В своей верности православному тоталитаризму Достоевский, конечно же, забавно лез из кожи вон, но его можно понять и простить – залы казино уютнее каторжных бараков.

Можно привести и еще множество имен и примеров, но все факты, мысли и обстоятельства (даже самые скандальные) уже не разбудят былых страстей по русской литературе.

По одной простой причине – срок ее годности истек.

Ожидание же патриотических плодов на религиозном древе отсылает нас к известной сказке про Буратино и поле в Стране Дураков.

У путинского режима множество коварных недоброжелателей, которые рано или поздно подточат его, а возможно, и опрокинут.

(Увы, вечных режимов, как известно, не бывает.)

В этом случае православие, которое уже накрепко переформатировалось в официальную «патриотическую» идеологию данного режима, будет зачищено, вероятно, еще тщательнее, чем в 20-х годах XX века.

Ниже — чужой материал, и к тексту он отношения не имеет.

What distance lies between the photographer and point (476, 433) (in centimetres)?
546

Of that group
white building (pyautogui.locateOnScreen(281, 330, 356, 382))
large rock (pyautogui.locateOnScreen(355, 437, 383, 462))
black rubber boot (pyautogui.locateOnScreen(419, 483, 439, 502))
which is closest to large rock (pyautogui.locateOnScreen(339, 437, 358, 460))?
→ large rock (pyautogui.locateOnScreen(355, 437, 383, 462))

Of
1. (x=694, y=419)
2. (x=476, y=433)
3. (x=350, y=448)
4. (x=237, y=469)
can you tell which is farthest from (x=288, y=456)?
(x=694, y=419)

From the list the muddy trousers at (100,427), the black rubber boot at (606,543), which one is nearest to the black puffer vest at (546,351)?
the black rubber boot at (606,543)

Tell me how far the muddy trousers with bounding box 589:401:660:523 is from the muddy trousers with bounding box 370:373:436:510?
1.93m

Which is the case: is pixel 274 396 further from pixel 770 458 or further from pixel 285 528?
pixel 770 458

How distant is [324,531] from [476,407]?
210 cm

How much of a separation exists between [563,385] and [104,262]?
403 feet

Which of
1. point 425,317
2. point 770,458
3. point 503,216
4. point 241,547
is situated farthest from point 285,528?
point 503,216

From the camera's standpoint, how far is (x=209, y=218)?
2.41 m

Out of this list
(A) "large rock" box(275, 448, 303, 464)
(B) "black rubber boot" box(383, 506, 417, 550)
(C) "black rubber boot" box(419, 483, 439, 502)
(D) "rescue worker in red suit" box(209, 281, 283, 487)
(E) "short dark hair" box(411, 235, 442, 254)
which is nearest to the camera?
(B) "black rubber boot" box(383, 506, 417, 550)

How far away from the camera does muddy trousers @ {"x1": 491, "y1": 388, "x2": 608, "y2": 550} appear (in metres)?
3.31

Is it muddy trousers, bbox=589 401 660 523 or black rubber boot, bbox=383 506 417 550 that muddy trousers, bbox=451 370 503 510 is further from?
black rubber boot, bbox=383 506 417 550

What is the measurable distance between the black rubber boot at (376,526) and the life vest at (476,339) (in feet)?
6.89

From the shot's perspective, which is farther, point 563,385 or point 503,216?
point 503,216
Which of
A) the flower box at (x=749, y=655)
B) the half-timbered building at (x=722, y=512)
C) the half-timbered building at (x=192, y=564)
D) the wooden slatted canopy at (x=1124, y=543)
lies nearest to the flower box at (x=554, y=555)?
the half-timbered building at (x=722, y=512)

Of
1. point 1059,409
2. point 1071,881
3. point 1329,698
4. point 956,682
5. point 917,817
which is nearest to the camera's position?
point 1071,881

Причем обойдется без полетов попов с колоколен. Потребуется совсем немного: разрешение новой власти поделить церковный бизнес меж заинтересованными лицами.

Сегодня от банального передела эту сверхдоходную отрасль спасает только Кремль, держащий подходы к ней под прицелом. В ту секунду, когда власть усталым жестом сунет маузер в кобуру и отвернется, недавнее пророчество преподобномученика Станислава (Белковского) сбудется – и отрасль растащат.

Понятно, что часть граждан разбредется по сектам открывать себе «третий глаз» или встанет в пятикилометровую очередь к поясу, но уже Елены Блаватской. (Пояс с чулками известной эзотерички ждет своего часа, чтобы быть предъявленным поклонникам тонкой духовности.)

Все будет в порядке.

Невежество, как известно, всегда будет искать и находить религиозное утешение. Разумеется, разбредшееся по сектам население станет чуть менее управляемым, но это (малоинтересная нам) проблема власти.

Ничего особенного не произойдет.

С. Радонежского просто сменит Г. Трисмегист, а И. Кронштадтского – какой-нибудь Кришнамурти или вообще Папюс.

Этот факт тоже не стоит драматизировать, так как нет никакой принципиальной разницы, от какого именно «коктейля» наступает нужная степень религиозного опьянения. Все будет в порядке, священное право народа на оболваненность будет сохранено и соблюдено в полном объеме.

А благодарный народ любит и умеет умиляться. Особенно маленьким консолидирующим мертвецам, которых по старой патриотической традиции так вовремя и так эффектно умеет подложить ему власть.